75bp- c. equities drop on the negative economic news implicit in the cut, gold rallies on the assumption of attempted inflationary bailout.

you can make up scenarios and explanations galore, in the comfort of your own home!

whatever happens, though, it will all look inevitable in retrospect.

for myself, i find it more useful to think in longer timeframes.

c1ue
09-09-07, 09:32 PM
Rate cut less than expectations (0 or 25 bp): Stocks tank, gold drops but less. I would say stocks and gold would move in tandem, but I am seeing more and more evidence that there are large chunks of money moving into gold and do not believe it is all short term speculative.

Rate cut equal to expectations (50 bp): gold drops a bit as short termers take profits, stocks rally for 1 day - max 1 week - then resume downward march.

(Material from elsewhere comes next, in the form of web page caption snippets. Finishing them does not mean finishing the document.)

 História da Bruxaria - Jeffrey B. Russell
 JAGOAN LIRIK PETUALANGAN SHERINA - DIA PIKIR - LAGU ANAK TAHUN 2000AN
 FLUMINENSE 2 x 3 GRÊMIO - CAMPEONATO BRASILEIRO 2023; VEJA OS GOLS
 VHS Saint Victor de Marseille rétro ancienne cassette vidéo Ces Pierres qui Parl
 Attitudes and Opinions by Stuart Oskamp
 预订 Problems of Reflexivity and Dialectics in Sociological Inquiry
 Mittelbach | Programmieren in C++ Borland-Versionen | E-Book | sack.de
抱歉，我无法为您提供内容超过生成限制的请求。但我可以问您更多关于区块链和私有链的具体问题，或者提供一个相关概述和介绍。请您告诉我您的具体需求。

This is unless somehow housing turns around.

Rate cut beyond expectations (75 bp): gold increases somewhat, stocks rally more strongly but resume downward movement after 3 weeks.

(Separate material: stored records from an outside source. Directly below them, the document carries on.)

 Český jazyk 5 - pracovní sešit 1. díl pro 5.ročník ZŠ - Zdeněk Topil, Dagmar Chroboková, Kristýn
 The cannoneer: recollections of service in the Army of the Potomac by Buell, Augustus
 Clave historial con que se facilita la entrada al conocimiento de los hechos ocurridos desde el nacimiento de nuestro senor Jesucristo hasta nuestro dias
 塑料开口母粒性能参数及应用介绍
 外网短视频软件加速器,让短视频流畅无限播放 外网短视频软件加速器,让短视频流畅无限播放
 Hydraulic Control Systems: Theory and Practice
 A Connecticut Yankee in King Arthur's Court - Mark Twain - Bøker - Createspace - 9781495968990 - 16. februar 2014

A lot will depend on the language the Fed uses; even a 50 bp cut without a clear signal of further easing will yield an effect more like the "less than expectations" scenario. Similarly a small cut but with a strong bias will yield a stronger scenario.

So you see I don't actually see gold doing all that well in the short term - overbought. But since I don't actually know and already own it - I'm just moving my stops with a fairly tight range.

Strategy would be much different (and difficult) if I was looking to open a position.

Finster
09-13-07, 07:37 PM
There are two elements relevant to the price of gold that we have a pretty good handle on. Some discussion of UST in general and the yield curve in particular is germane here. It looks like we are getting a steepening trade. The first chart below represents the excess of the ten year yield over the one year yield.

The other one is the price of gold in relation to other commodities. The second chart below is a weekly chart of the ratio of gold to the DJ-AIG Spot Commodity index.

Both charts cover the period from Y2K to last weeks' close.

Putting these two together, do we see anything significant? The last time the yield curve steepened we saw a pretty healthy runup in the gold to commodities ratio. And this on top of a pretty healthy runup in commodities to begin with.